• [What the task asks]: Can you copy, word for word, the material from its first line through the line that contains "Clinton\'s Health Problems'", with both of those lines included?

• [Given information]:
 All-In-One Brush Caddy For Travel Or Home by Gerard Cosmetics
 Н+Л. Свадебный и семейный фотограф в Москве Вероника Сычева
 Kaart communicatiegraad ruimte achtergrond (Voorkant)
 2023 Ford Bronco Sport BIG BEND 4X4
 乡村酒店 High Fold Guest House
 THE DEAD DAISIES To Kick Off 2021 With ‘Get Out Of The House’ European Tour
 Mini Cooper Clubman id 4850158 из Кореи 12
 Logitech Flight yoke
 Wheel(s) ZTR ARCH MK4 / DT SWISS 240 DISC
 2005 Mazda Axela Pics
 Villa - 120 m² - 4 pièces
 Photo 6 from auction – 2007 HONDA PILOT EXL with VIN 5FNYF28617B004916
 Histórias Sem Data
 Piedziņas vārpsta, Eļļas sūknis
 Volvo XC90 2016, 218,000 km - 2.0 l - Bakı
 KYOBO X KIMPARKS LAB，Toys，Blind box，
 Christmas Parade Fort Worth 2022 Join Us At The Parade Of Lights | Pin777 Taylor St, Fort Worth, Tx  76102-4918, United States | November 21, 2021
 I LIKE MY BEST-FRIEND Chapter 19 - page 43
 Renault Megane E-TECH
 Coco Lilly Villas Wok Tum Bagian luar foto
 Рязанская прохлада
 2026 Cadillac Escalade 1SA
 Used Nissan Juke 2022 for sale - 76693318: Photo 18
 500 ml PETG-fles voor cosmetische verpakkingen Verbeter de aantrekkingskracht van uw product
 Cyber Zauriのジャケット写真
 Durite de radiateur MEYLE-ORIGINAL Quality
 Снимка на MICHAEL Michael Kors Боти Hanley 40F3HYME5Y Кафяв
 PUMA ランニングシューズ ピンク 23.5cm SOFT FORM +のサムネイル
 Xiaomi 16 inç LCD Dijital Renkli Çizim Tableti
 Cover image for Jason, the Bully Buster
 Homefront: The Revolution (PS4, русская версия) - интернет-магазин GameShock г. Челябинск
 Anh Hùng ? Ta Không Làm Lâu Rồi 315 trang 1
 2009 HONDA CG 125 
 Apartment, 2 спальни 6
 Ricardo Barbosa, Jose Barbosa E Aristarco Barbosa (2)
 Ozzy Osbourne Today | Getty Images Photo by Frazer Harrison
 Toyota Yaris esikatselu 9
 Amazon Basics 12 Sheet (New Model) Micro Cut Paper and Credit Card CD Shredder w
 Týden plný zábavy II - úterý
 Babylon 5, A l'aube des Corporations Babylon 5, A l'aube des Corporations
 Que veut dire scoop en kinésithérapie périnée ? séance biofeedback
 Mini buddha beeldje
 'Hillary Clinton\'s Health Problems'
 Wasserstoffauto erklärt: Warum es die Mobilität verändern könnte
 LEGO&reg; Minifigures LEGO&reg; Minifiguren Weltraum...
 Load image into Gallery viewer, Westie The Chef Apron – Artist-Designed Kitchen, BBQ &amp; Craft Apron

• [Solution to this problem]:
 All-In-One Brush Caddy For Travel Or Home by Gerard Cosmetics
 Н+Л. Свадебный и семейный фотограф в Москве Вероника Сычева
 Kaart communicatiegraad ruimte achtergrond (Voorkant)
 2023 Ford Bronco Sport BIG BEND 4X4
 乡村酒店 High Fold Guest House
 THE DEAD DAISIES To Kick Off 2021 With ‘Get Out Of The House’ European Tour
 Mini Cooper Clubman id 4850158 из Кореи 12
 Logitech Flight yoke
 Wheel(s) ZTR ARCH MK4 / DT SWISS 240 DISC
 2005 Mazda Axela Pics
 Villa - 120 m² - 4 pièces
 Photo 6 from auction – 2007 HONDA PILOT EXL with VIN 5FNYF28617B004916
 Histórias Sem Data
 Piedziņas vārpsta, Eļļas sūknis
 Volvo XC90 2016, 218,000 km - 2.0 l - Bakı
 KYOBO X KIMPARKS LAB，Toys，Blind box，
 Christmas Parade Fort Worth 2022 Join Us At The Parade Of Lights | Pin777 Taylor St, Fort Worth, Tx  76102-4918, United States | November 21, 2021
 I LIKE MY BEST-FRIEND Chapter 19 - page 43
 Renault Megane E-TECH
 Coco Lilly Villas Wok Tum Bagian luar foto
 Рязанская прохлада
 2026 Cadillac Escalade 1SA
 Used Nissan Juke 2022 for sale - 76693318: Photo 18
 500 ml PETG-fles voor cosmetische verpakkingen Verbeter de aantrekkingskracht van uw product
 Cyber Zauriのジャケット写真
 Durite de radiateur MEYLE-ORIGINAL Quality
 Снимка на MICHAEL Michael Kors Боти Hanley 40F3HYME5Y Кафяв
 PUMA ランニングシューズ ピンク 23.5cm SOFT FORM +のサムネイル
 Xiaomi 16 inç LCD Dijital Renkli Çizim Tableti
 Cover image for Jason, the Bully Buster
 Homefront: The Revolution (PS4, русская версия) - интернет-магазин GameShock г. Челябинск
 Anh Hùng ? Ta Không Làm Lâu Rồi 315 trang 1
 2009 HONDA CG 125 
 Apartment, 2 спальни 6
 Ricardo Barbosa, Jose Barbosa E Aristarco Barbosa (2)
 Ozzy Osbourne Today | Getty Images Photo by Frazer Harrison
 Toyota Yaris esikatselu 9
 Amazon Basics 12 Sheet (New Model) Micro Cut Paper and Credit Card CD Shredder w
 Týden plný zábavy II - úterý
 Babylon 5, A l'aube des Corporations Babylon 5, A l'aube des Corporations
 Que veut dire scoop en kinésithérapie périnée ? séance biofeedback
 Mini buddha beeldje
 'Hillary Clinton\'s Health Problems'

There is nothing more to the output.